One of the most life-changing books that I’ve ever read is Marva Dawn’s Keeping the Sabbath Wholly: Ceasing, Resting, Embracing, Feasting. In it, she explains how Sabbath-keeping isn’t so much a matter of obligation, but of invitation. It’s an invitation into a grace-shaped life, a life free of obligations, a life restored to relationships and play and prayer.
Sabbath is time to cease.
We say a firm No! to all obligations for one day a week (generally Sunday). No chores. No running to the store for one last thing. No homework. No bill-paying. None of the items on the to-do list. God saves his people from slavery and never wants us to return to it. “Remember that you were slaves in Egypt and that the LORD your God brought you out of there with a mighty hand and an outstretched arm. Therefore the LORD your God has commanded you to observe the Sabbath day” (Deut. 5:15).
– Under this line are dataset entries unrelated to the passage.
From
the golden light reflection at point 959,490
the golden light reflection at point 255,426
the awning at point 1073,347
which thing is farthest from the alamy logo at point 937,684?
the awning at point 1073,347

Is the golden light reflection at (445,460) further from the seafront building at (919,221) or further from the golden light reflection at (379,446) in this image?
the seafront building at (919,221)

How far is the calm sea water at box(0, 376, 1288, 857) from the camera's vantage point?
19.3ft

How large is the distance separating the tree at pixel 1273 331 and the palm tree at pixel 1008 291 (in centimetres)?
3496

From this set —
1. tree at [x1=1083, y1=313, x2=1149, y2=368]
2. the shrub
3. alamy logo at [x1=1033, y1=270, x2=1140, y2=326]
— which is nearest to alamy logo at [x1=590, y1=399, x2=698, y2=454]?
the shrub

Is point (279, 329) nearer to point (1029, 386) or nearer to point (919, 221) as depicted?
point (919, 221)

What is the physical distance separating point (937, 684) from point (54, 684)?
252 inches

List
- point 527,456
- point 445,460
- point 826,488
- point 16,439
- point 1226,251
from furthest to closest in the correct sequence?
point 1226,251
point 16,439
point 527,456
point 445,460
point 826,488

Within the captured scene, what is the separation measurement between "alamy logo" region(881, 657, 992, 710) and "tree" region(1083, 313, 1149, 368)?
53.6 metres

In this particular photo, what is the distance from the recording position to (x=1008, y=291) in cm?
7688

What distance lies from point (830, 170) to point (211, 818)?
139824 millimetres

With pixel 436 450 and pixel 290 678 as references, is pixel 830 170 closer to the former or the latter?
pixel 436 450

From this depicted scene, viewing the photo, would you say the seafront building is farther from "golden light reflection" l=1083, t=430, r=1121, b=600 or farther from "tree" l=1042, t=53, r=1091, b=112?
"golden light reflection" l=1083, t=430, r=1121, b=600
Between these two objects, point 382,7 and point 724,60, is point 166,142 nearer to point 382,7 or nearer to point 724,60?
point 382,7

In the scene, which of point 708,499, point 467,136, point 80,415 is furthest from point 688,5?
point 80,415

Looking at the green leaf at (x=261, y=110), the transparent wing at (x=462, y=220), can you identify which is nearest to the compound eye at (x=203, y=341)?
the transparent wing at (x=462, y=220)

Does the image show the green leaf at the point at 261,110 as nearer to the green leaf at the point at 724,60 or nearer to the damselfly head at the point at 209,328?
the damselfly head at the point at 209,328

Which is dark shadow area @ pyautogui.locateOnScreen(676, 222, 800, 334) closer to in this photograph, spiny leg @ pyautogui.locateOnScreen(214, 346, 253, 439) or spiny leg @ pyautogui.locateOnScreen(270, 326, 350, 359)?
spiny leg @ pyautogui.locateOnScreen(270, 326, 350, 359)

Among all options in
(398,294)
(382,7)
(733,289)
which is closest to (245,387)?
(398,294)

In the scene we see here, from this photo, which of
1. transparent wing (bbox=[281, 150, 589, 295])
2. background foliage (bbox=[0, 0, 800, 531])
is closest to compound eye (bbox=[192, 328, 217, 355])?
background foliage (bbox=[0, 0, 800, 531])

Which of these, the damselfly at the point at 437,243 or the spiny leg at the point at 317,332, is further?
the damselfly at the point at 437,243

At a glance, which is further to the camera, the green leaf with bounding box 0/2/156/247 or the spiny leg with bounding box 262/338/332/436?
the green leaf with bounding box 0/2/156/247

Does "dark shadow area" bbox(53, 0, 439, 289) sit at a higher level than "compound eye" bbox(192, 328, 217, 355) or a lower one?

Sabbath is a time to rest.
God’s rest on the seventh day of creation (Gen. 2:1-3) is an invitation to us to join in that rest (Ex. 20:8-11). God didn’t rest because he was tired. He rested because he wanted to set apart a time for us to join him in resting — a time to pray and to play.
Think about that: God wants you to play, to be leisurely, to rest. We do not worship a task-master.
And when Christians gather each Sunday, he wants our worshiping/praying together to come out of this restfulness, this playfulness. That means the way we approach Sunday mornings is so important. We can turn it into work, spending time and energy herding kids, getting, dressed, and acting our best, but what fun is that?
Our Lord wants our worship to arise from a restful, playful, joyful exuberance.
Sabbath is a time to embracing.
Not only do we say No to some things, we say Yes to other things, especially people. The purpose for the No is to get to this Yes to relationships. If we’re constantly running around, we don’t have time for others — too many unimportant Yeses keep us from our most important Yeses.
The same goes with our minds. If we are thinking about our obligations, our bodies may be in the same room with others, but our minds are somewhere far away. This is why many of us say No to our screens on Sundays in an effort to preserve a window in time that is relationally rich if technologically poor.
We need this Sabbath time to embrace. There can be no rush to our laughing, our game playing, our immersion in the great outdoors, our lovemaking, our soaking in excellent books. The best things in life take time, take an embrace.
Sabbath is a time to feast.
In our culture, we grab a soda here and a sweet there, but we rarely do our eating of pleasure foods right. Poor but Sabbath-keeping Jews, on the other hand, will eat meager meals all week with joy, knowing that on Sabbath they will have great food served on china, with silver, candles, wine, and laughter. (The preparation done the day before and the clean-up saved for later.)
We can go without a lot if we know we will get to something great like a feast in the near future. This is the essence of hope. At the same time, the delayed gratification this teaches is so important to learn in our consumerist culture of indulgence and debt. Not only that, it trains us as Christians to look hopefully toward the future for not just our weekly Sabbath, but for the Great Sabbath to come when Jesus returns (see Heb. 4:1-11, especially v. 9).
Along with weekly Sabbath-keeping, one of the things the Law of Moses spoke of is sabbatical years. A time of rest for fields and farmers after six years of hard work. I find it interesting that 2 Chronicles 36:21 tells us that part of the reason for the Jewish exile to Babylon was that the land hadn’t been given its mandated Sabbaths. God gave the land the Sabbaths that had been withheld.
One way or another, we will get our Sabbaths. May we take them as God intended — joyfully, leisurely, playfully, prayerfully — and not because our relationships, our jobs, our emotions, our minds, our souls have been broken down by the incessant go-go-go of our culture’s self-important pace.
The goal of Sabbath-keeping is wholeness, health, the put-together life of shalom. Unforced and unrushed. Holy and whole.